§ **OBIETTIVO**:
Ricopia parola per parola il tratto del brano sui rapporti tra Europa e Stati Uniti che va da "L’articolo ricorda la" fino a "Grand Chessboard, 1997).".

L’articolo, intitolato “Politica estera: L’Europa deve ricalibrare le relazioni con gli USA” (con a pagina 2: “La Grand Strategy statunitense non è nell’interesse dell’Europa“) constata che l’UE segue una strategia definita unilateralmente da Washington, invece di definire una strategia in base ai propri interessi. Interessi, i quali raccomanderebbero a Bruxelles di allearsi più strettamente con la Russia. L’UE dovrebbe sviluppare pure le relazioni transatlantiche, secondo l’autore, ma cercare di imporre i suoi interessi anche verso gli amici.
L’articolo ricorda la strategia formulata tempi addietro dall’ex-consigliere per la sicurezza nazionale statunitense Zbigniew Brzezinski, che definiva l’Europa quale “irrinunicabile testa di ponte geopolitica” degli USA nel territorio eurasiatico“. In effetti, Brzezinski aveva formulato in forma inequivocabile gli interessi degli USA nell’Ucrania: ”Senza l’Ucrania, la Russia non è più un impero euro-asiatico (…) Se invece M0sca dovesse riconquistare il dominio sull’Ucrania con 52 millioni di abitanti, importanti risorse naturali e l’accesso al Mar Nero, la Russia otterrebbe automaticamente i mezzi per diventare un impero potente di estensione euro-asiatica.” (Brzesinski, The Grand Chessboard, 1997).
Per Chris Luenen: ”sarebbe abbastanza facile cercare di assicurare gli interessi occidentali in fatto di energia e di sicurezza tramite la costruzione di un partenariato con la Russia (e con l’Iran), pittosto che che continuare a mirare di sottomettere la Russia agli interessi e strutture occidentali”. L’autore continua ritenendo “la decisione di allargare la zona di influsso occidentale verso Est, tramite una progressiva espansione dell’UE e della NATO” come il più grave ”errore strategico dell’Occidente sin dalla fine della guerra fredda”. Chiarissimo. Prima di lui era stato il ministro degli esteri di Cuba, il comunista Bruno Rodriguez che, proprio a seguito del golpe a Kiev in febbraio chiaramente eterodiretto, aveva dichiarato: ”La volontà di estendere la NATO sino alle frontiere della Federazione Russa costituisce una grave minaccia per la pace, la sicurezza e la stabilità internazionale”. Una constatazione ragionevolissima per chiunque non sia accecato da una visione neo-colonialista della geopolitica, ma che né la neutrale Svizzera né i liberi mezzi di informazione europei si erano degnati di sottoscrivere.

§ **DATI MOSTRATI**:
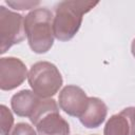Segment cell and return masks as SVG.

§ **RISULTATO**:
L’articolo ricorda la strategia formulata tempi addietro dall’ex-consigliere per la sicurezza nazionale statunitense Zbigniew Brzezinski, che definiva l’Europa quale “irrinunicabile testa di ponte geopolitica” degli USA nel territorio eurasiatico“. In effetti, Brzezinski aveva formulato in forma inequivocabile gli interessi degli USA nell’Ucrania: ”Senza l’Ucrania, la Russia non è più un impero euro-asiatico (…) Se invece M0sca dovesse riconquistare il dominio sull’Ucrania con 52 millioni di abitanti, importanti risorse naturali e l’accesso al Mar Nero, la Russia otterrebbe automaticamente i mezzi per diventare un impero potente di estensione euro-asiatica.” (Brzesinski, The Grand Chessboard, 1997).